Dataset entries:
────────────────────────────────────────
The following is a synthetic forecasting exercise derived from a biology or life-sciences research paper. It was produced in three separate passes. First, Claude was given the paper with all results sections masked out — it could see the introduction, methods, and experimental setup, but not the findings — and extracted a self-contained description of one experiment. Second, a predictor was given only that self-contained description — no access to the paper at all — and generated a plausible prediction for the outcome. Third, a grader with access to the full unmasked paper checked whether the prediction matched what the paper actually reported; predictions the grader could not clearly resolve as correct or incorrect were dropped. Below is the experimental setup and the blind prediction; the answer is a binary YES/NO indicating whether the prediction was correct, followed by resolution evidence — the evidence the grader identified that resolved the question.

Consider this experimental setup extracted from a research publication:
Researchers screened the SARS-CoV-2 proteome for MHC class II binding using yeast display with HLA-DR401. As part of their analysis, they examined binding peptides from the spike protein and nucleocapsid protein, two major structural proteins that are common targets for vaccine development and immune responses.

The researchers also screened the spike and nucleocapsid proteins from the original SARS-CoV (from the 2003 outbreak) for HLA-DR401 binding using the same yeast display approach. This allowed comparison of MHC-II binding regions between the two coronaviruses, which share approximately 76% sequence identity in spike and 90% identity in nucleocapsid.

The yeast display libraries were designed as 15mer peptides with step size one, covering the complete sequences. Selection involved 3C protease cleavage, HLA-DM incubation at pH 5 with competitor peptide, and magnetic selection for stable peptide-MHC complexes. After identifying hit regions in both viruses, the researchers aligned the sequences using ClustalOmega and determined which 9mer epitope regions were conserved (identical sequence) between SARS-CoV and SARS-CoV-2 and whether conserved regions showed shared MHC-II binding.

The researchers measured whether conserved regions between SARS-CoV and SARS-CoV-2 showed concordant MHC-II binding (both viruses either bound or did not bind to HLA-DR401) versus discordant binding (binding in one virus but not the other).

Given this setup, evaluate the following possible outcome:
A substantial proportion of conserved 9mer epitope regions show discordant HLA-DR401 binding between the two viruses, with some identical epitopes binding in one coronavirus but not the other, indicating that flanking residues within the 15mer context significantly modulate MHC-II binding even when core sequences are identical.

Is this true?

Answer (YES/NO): NO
────────────────────────────────────────
### [Problem to work on]
With the line containing "The researchers measured" as the first and the last line of the data as the final one, copy every line between them exactly, those two included.

### [Reply to the task]
The researchers measured whether conserved regions between SARS-CoV and SARS-CoV-2 showed concordant MHC-II binding (both viruses either bound or did not bind to HLA-DR401) versus discordant binding (binding in one virus but not the other).

Given this setup, evaluate the following possible outcome:
A substantial proportion of conserved 9mer epitope regions show discordant HLA-DR401 binding between the two viruses, with some identical epitopes binding in one coronavirus but not the other, indicating that flanking residues within the 15mer context significantly modulate MHC-II binding even when core sequences are identical.

Is this true?

Answer (YES/NO): NO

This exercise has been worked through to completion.